One challenge is the dissection of eGFRcrea loci for those being likely related to kidney function rather than creatinine metabolism. For this, we used genetic data on eGFRcys or BUN to assess consistency of effects. Kidney function assessment by eGFRcys is superior in predicting morbidity and mortality 35, but cystatin C measurement is expensive and less available in large epidemiological studies. BUN had been used previously to validate eGFRcrea GWAS results 7, but has known limitations 36. Furthermore, 75% of the eGFRcrea identified lead variants showed consistent association with eGFRcys compared to only 50% with BUN. Thus, eGFRcys might be more suitable to validate eGFRcrea association. Future work may improve the classification of kidney relevance by larger eGFRcys meta-analyses or by more complex clustering algorithms.

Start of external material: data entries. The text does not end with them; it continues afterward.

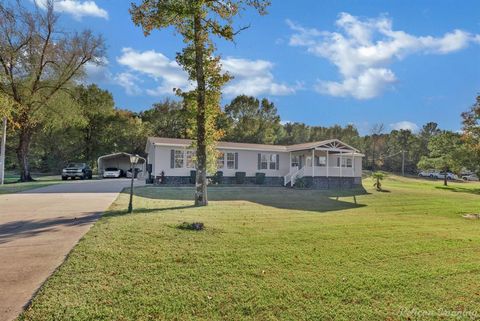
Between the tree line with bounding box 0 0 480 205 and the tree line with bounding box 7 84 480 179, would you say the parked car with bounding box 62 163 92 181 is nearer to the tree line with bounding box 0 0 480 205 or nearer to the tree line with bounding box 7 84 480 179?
the tree line with bounding box 0 0 480 205

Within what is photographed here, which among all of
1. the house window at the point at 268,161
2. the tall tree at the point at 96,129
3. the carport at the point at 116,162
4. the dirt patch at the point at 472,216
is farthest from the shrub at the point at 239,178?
the tall tree at the point at 96,129

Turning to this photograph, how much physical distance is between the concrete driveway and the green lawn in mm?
237

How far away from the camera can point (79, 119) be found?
2911 cm

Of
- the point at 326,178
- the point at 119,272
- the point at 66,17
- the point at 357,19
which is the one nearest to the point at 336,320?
the point at 119,272

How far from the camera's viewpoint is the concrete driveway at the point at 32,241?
13.1 ft

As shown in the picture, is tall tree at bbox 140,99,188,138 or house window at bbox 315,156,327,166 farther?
tall tree at bbox 140,99,188,138

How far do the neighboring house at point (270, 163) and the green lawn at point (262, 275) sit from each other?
15.1m

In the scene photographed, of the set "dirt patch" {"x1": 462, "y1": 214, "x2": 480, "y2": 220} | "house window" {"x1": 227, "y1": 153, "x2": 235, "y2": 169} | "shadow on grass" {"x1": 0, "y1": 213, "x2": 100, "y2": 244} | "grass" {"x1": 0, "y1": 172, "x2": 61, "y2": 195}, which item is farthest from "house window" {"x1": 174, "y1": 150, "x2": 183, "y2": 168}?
"dirt patch" {"x1": 462, "y1": 214, "x2": 480, "y2": 220}

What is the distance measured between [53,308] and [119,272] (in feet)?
3.89

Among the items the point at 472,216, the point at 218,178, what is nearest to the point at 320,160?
the point at 218,178

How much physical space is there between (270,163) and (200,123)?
15070 mm

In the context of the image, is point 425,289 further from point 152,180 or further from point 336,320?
point 152,180

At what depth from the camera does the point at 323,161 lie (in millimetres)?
28750

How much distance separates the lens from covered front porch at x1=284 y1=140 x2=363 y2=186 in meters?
25.7
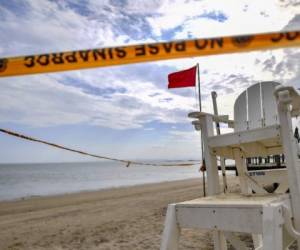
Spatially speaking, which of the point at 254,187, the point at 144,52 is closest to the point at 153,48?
the point at 144,52

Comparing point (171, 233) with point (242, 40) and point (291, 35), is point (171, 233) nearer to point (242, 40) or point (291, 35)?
point (242, 40)

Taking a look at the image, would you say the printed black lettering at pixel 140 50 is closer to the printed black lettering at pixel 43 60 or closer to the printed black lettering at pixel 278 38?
the printed black lettering at pixel 43 60

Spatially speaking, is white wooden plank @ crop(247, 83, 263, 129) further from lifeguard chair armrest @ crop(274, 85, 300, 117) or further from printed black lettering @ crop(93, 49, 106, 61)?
printed black lettering @ crop(93, 49, 106, 61)

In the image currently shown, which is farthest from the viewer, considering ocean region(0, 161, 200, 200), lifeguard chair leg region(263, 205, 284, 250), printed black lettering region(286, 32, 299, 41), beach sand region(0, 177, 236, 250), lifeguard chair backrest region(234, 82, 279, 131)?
ocean region(0, 161, 200, 200)

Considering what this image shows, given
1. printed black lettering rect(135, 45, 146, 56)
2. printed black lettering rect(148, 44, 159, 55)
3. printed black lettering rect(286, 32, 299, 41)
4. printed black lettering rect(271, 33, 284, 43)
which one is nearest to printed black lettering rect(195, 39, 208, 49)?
printed black lettering rect(148, 44, 159, 55)

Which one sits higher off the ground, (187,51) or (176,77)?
(176,77)

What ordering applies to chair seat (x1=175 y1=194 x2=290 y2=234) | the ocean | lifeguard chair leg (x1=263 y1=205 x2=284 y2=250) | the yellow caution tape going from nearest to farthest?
lifeguard chair leg (x1=263 y1=205 x2=284 y2=250)
chair seat (x1=175 y1=194 x2=290 y2=234)
the yellow caution tape
the ocean

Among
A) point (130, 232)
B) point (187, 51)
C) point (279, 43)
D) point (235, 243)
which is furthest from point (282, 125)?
point (130, 232)

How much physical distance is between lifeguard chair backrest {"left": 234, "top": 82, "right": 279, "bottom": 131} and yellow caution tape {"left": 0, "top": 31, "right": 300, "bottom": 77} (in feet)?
2.37

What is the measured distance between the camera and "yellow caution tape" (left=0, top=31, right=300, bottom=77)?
338cm

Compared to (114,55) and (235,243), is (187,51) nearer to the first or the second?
(114,55)

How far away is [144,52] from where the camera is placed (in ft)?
11.4

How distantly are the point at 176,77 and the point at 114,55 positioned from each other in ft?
8.32

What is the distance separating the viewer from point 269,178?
5.30 m
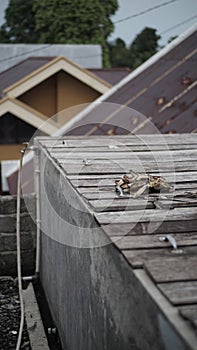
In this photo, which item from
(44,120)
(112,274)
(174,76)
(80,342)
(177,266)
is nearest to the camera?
(177,266)

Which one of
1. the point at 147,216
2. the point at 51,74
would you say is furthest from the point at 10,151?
the point at 147,216

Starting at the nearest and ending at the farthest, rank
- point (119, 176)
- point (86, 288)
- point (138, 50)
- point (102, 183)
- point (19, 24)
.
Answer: point (86, 288) → point (102, 183) → point (119, 176) → point (138, 50) → point (19, 24)

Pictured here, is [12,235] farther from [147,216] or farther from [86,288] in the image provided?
[147,216]

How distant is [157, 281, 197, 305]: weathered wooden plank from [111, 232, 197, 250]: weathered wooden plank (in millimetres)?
354

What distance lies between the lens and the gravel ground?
4.35 metres

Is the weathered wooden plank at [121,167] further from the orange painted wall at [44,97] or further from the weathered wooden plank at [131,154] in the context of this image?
the orange painted wall at [44,97]

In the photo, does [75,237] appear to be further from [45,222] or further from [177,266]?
[45,222]

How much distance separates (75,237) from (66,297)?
2.21ft

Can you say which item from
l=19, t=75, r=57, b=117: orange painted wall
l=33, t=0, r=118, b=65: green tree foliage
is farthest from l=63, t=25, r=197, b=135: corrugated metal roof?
l=33, t=0, r=118, b=65: green tree foliage

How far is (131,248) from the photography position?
7.19 feet

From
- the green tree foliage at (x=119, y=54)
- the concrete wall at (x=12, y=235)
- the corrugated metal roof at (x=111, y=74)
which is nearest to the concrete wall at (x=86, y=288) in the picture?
the concrete wall at (x=12, y=235)

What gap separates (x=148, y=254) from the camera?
83.8 inches

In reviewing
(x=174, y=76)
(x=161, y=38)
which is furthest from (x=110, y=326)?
(x=161, y=38)

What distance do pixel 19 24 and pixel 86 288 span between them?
35991 mm
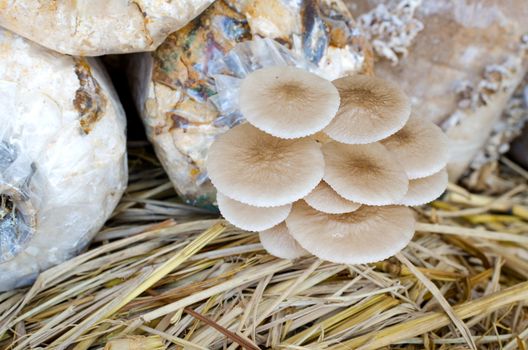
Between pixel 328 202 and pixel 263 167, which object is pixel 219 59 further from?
pixel 328 202

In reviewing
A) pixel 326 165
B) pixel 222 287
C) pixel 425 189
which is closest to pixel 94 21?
pixel 326 165

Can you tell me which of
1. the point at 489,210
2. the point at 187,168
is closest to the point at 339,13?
the point at 187,168

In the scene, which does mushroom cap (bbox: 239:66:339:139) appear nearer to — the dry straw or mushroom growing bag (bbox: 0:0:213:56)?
mushroom growing bag (bbox: 0:0:213:56)

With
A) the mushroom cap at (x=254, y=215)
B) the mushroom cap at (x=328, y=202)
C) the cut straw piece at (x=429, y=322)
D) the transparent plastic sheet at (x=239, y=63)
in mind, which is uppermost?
the transparent plastic sheet at (x=239, y=63)

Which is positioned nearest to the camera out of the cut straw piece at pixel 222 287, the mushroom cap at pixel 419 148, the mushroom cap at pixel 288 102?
the mushroom cap at pixel 288 102

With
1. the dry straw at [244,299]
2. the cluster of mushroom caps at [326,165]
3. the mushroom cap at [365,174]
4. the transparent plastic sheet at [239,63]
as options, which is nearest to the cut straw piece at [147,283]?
the dry straw at [244,299]

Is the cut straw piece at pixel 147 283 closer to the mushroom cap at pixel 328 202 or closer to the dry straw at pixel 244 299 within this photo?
the dry straw at pixel 244 299
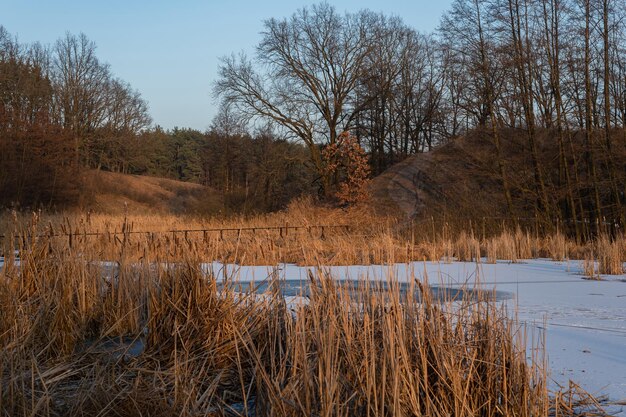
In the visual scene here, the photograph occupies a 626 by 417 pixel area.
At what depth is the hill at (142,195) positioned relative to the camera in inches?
1341

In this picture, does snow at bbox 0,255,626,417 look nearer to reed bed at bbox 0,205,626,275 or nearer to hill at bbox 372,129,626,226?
reed bed at bbox 0,205,626,275

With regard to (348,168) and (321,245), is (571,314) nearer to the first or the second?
(321,245)

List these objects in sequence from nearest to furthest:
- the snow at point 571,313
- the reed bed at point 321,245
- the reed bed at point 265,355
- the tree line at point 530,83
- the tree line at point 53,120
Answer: the reed bed at point 265,355 → the snow at point 571,313 → the reed bed at point 321,245 → the tree line at point 530,83 → the tree line at point 53,120

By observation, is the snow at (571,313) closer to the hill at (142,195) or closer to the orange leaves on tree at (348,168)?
the orange leaves on tree at (348,168)

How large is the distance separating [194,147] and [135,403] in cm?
7017

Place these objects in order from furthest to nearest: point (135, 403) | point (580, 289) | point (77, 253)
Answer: point (580, 289)
point (77, 253)
point (135, 403)

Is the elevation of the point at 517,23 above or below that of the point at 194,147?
below

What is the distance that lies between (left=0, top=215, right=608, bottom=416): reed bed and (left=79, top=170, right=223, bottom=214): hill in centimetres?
2813

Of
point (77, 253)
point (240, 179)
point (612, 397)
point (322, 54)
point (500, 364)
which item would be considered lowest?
point (612, 397)

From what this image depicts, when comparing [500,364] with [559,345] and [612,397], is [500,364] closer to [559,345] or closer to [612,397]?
[612,397]

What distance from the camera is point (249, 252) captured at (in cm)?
1125

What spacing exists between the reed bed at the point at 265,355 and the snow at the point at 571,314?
186 millimetres

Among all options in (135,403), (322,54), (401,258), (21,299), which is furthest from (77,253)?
(322,54)

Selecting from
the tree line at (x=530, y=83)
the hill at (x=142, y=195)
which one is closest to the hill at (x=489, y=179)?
the tree line at (x=530, y=83)
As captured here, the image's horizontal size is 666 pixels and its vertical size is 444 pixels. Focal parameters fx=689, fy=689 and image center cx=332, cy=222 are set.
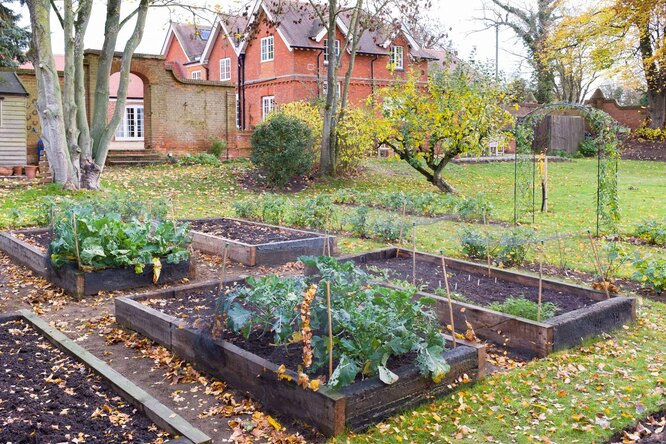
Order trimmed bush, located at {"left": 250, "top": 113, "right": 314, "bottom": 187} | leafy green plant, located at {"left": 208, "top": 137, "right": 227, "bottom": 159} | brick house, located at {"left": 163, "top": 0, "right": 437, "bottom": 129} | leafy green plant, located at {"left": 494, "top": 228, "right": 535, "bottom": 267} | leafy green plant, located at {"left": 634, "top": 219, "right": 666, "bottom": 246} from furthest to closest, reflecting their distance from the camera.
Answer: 1. brick house, located at {"left": 163, "top": 0, "right": 437, "bottom": 129}
2. leafy green plant, located at {"left": 208, "top": 137, "right": 227, "bottom": 159}
3. trimmed bush, located at {"left": 250, "top": 113, "right": 314, "bottom": 187}
4. leafy green plant, located at {"left": 634, "top": 219, "right": 666, "bottom": 246}
5. leafy green plant, located at {"left": 494, "top": 228, "right": 535, "bottom": 267}

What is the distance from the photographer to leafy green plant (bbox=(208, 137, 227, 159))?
26.7m

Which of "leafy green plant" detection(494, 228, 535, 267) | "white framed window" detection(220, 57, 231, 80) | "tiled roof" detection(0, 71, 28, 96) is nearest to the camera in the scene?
"leafy green plant" detection(494, 228, 535, 267)

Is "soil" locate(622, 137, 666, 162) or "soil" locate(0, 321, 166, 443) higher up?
"soil" locate(622, 137, 666, 162)

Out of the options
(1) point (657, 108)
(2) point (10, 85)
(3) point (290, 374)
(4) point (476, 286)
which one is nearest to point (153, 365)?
(3) point (290, 374)

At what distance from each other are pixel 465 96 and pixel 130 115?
29.0 m

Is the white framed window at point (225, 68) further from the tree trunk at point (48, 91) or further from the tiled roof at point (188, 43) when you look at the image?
the tree trunk at point (48, 91)

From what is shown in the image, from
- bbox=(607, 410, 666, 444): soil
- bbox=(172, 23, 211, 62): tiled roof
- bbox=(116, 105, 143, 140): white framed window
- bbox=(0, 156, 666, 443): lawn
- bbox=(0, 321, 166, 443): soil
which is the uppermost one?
bbox=(172, 23, 211, 62): tiled roof

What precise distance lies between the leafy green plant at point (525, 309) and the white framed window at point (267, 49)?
29453mm

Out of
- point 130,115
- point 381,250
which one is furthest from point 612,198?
point 130,115

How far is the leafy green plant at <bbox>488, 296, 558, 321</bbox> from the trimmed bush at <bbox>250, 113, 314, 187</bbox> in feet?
43.3

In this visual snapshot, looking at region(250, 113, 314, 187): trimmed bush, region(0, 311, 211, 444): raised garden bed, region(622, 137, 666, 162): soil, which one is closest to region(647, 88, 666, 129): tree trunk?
region(622, 137, 666, 162): soil

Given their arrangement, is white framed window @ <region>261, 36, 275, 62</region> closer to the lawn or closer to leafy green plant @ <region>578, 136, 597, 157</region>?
leafy green plant @ <region>578, 136, 597, 157</region>

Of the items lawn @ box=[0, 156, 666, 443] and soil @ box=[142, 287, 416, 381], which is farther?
soil @ box=[142, 287, 416, 381]

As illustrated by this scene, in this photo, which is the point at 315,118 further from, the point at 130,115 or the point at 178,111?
the point at 130,115
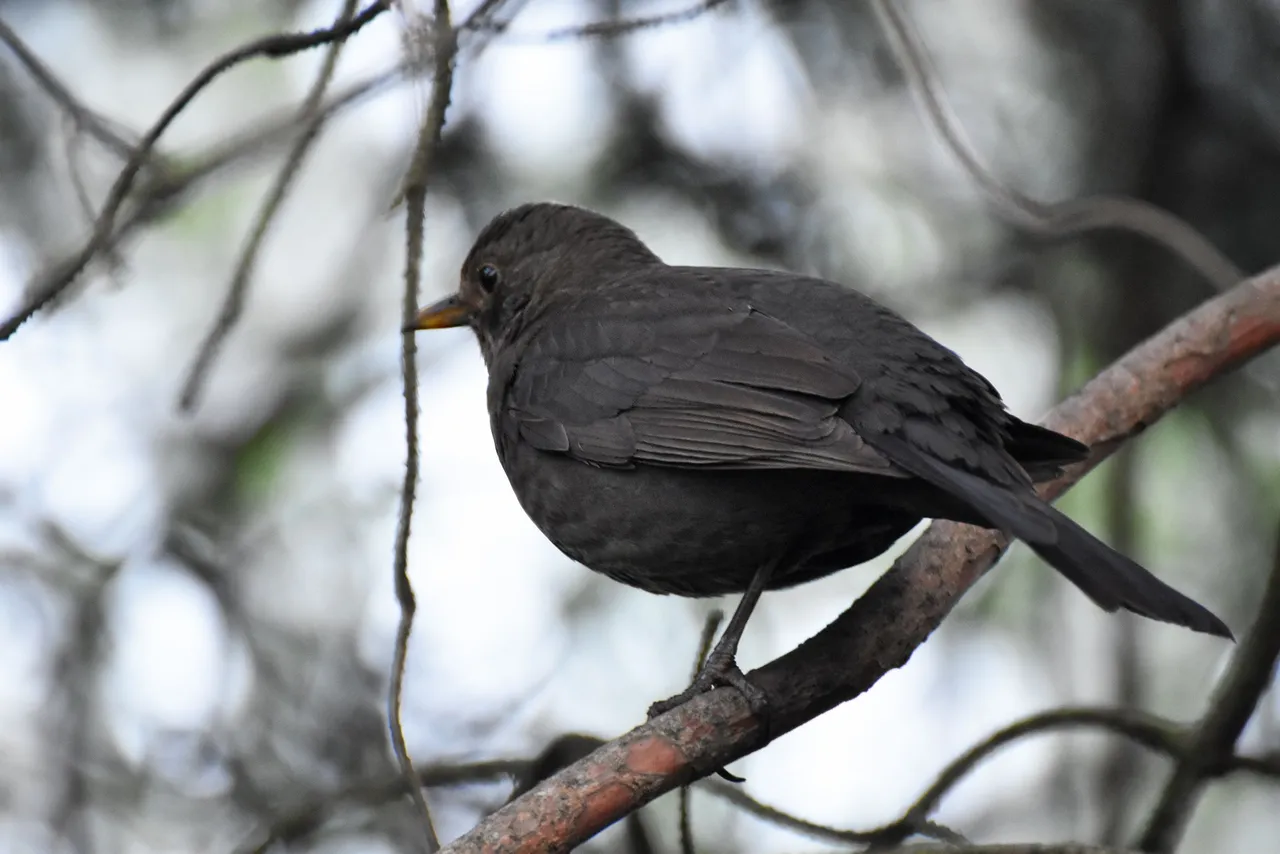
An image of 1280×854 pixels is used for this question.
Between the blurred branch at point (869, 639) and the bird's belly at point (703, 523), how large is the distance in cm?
21

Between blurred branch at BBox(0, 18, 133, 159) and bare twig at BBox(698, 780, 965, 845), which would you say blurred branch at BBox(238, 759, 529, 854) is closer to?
bare twig at BBox(698, 780, 965, 845)

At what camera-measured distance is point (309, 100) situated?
148 inches

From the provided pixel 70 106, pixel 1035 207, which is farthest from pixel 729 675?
pixel 70 106

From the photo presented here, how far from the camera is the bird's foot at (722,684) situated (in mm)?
3312

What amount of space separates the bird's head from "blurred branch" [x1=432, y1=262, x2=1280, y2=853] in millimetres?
1589

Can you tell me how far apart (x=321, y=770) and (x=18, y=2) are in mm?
3232

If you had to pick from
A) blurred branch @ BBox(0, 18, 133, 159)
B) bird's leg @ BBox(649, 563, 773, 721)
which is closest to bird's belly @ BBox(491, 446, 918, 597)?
bird's leg @ BBox(649, 563, 773, 721)

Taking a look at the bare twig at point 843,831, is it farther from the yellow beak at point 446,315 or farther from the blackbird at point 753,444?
the yellow beak at point 446,315

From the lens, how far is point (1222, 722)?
13.2 ft

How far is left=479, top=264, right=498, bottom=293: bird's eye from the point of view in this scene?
198 inches

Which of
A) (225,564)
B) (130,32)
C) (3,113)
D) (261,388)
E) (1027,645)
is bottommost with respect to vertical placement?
(1027,645)

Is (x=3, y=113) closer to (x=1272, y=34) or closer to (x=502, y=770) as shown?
(x=502, y=770)

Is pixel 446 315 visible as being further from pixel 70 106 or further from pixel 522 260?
pixel 70 106

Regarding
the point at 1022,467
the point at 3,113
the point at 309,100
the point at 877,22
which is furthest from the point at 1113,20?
the point at 3,113
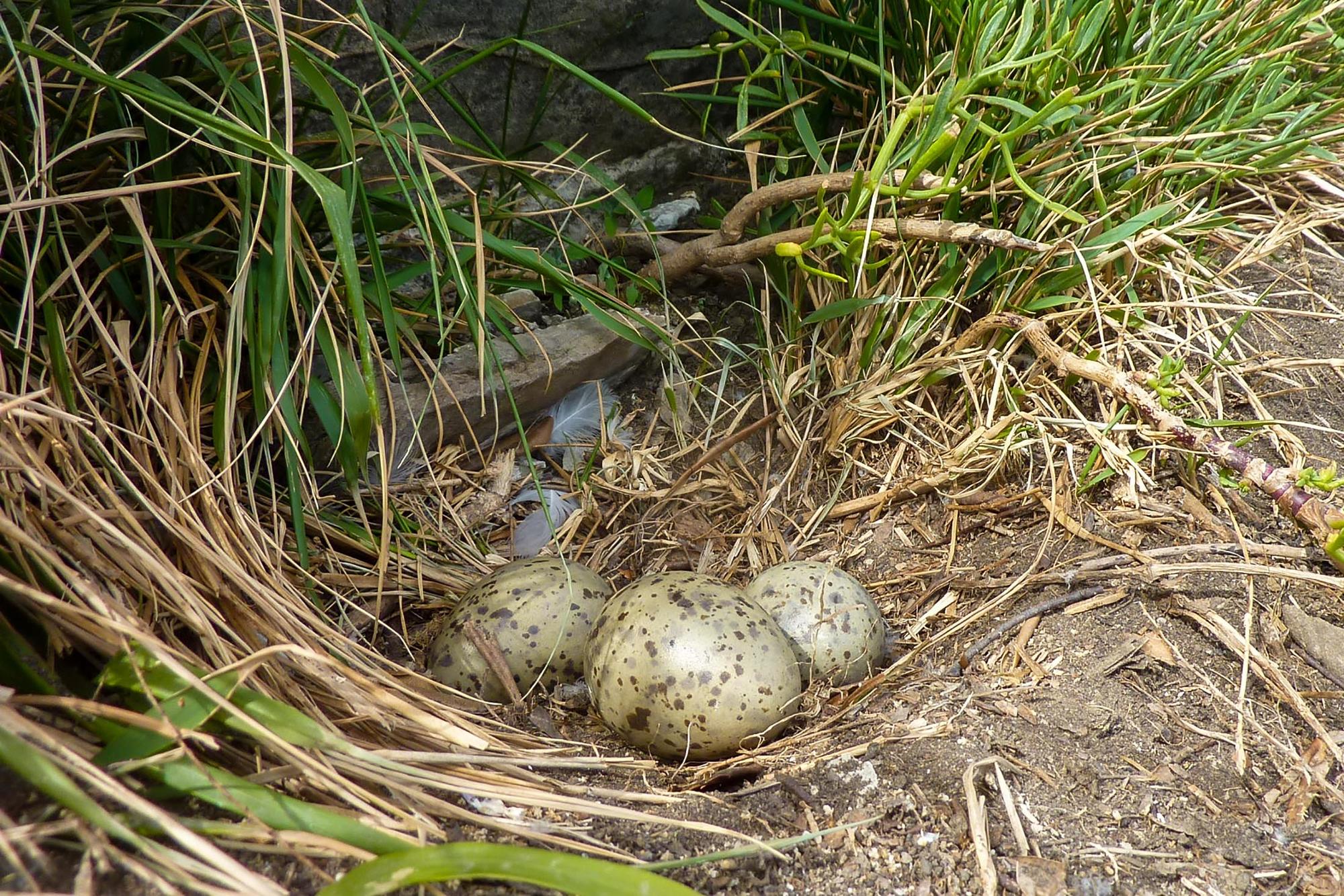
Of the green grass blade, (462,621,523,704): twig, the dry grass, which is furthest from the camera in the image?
(462,621,523,704): twig

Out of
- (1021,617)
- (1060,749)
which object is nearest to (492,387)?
(1021,617)

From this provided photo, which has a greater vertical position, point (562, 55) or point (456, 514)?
point (562, 55)

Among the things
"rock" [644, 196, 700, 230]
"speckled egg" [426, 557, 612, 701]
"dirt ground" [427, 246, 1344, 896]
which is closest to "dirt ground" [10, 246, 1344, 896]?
"dirt ground" [427, 246, 1344, 896]

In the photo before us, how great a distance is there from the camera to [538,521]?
255 cm

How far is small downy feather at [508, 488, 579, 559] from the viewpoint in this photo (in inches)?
99.1

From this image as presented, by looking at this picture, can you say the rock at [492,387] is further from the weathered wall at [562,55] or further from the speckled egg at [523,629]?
the weathered wall at [562,55]

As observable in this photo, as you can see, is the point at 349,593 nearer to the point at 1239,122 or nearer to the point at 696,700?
the point at 696,700

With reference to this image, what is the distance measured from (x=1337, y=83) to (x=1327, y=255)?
20.4 inches

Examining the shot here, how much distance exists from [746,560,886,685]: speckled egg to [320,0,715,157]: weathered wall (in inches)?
54.9

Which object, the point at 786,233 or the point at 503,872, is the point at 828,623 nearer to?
the point at 786,233

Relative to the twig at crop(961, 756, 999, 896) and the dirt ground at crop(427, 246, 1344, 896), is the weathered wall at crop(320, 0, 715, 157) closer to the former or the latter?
the dirt ground at crop(427, 246, 1344, 896)

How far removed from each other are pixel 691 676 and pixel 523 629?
1.32 ft

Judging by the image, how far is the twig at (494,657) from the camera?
2027 millimetres

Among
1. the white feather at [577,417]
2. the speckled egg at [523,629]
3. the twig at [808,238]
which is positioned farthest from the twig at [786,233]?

Selecting relevant genes for functional follow-up is also a challenging task in the interpretation of GWAS results. We here systematically aggregated in silico follow-up results into a GPS tool to help navigate through the abundance of evidence (Supplementary Table 17). The GPS is designed as a searchable and customizable tool to reflect different research questions and personal preferences, which should help guidance for functional follow-up studies. By various weighing and sorting examples, we illustrated the usage of this GPS and highlighted 34 interesting genes with novel insights.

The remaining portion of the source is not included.